▶ **Excerpt**:

####

Act 3 of 3 [From Zero to Docker Microservices]

In this section, I will discuss the nitty-gritty of building the docker containers and share all the source code. I will essentially chronologically document everything I did to get the Raspberry PI from zero to completion. Obviously, my first step was to build the Raspberry PI image per the instructions in the first part of this write-up. I had to use 2 Raspberry PIs because my 1GB Pi was not enough to run all my microservices smoothly so I decided to use a second Pi [an older PI 3B+(1GB)]. Essentially, I used the PI-4 to run the MongoDB and the 2 REST web services and then used the PI-3 to host my React UI front-end.

What I did was to write the code on my laptop and then git clone the code on the Raspberry Pi to build the images directly there. You can also build on your laptop but more thought needs to go into making sure you are building the docker images for the correct target chip architecture. For example, an AMD build will not work on the Pi's ARM chipset.

Start by cloning the source code from https://github.com/hujanais/hello-microservices.git

1. Creating a MongoDB Docker container and populating it with some test data.

####

▶ **Given material**:

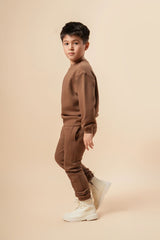Organic Tuxedo Sweatpant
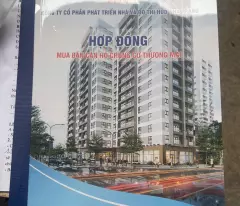 selling apartments with beautiful views both now and in the future, not blocked by other projects: apartment 14.14 ccu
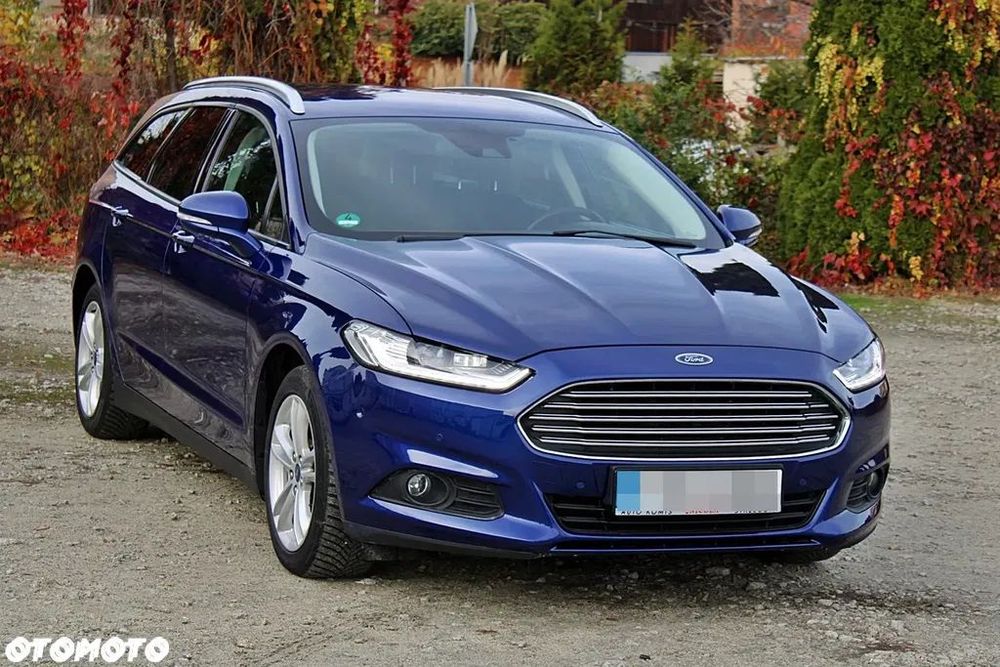 Ford Mondeo SW AUTOMAT / Bezwypadkowy / Full LED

####

▶ **Tasks and exercises**:
- A) In the Docker-on-Raspberry-Pi write-up, which Pi hosted the React UI front-end?
- B) Continue the Docker-on-Raspberry-Pi write-up from the point where it stops.

▶ **Written answers**:
- A) The PI-3, an older Pi 3B+ with 1GB.

- B)
    # Download an official MongoDB docker image. version 4.4 is supposed by Bullseye ARM64V8 so I chose this.
    docker pull mongo:4.4
   

   • Check to make sure the image has been created using 'docker images'. The MongoDB image should show up. [image]
   • Now we can create and start a new MongoDB container.

   docker run -d -p 27017:27017 --name store-db mongo:4.4
   

   • In the event that the port 27017 is blocked and you are unable to access the database from your laptop, you might need to open up the Pi's firewall.

   sudo apt install ufw
   sudo ufw allow 27017/tcp
   

   • I use MongoDB Compass client to connect to the database from my laptop and created 2 new collections in my database called Users and Product. I just populated some test data inside a textfile(json format) and just imported them into the collections. Since I do not have any username/password on this test database, your connection string will be mongodb://ip-address:27017.
   • In the mongo-setup folder, you will find the 2 json files and a seed-db.sh script file that you can run to populate the database if you don't use Compass.

   docker ps # this will show you the list of running containers and the containerId
   docker exec -it [docker-container-id] bash
   # you will see that the shell prompt will change from the Pi root to the Container root.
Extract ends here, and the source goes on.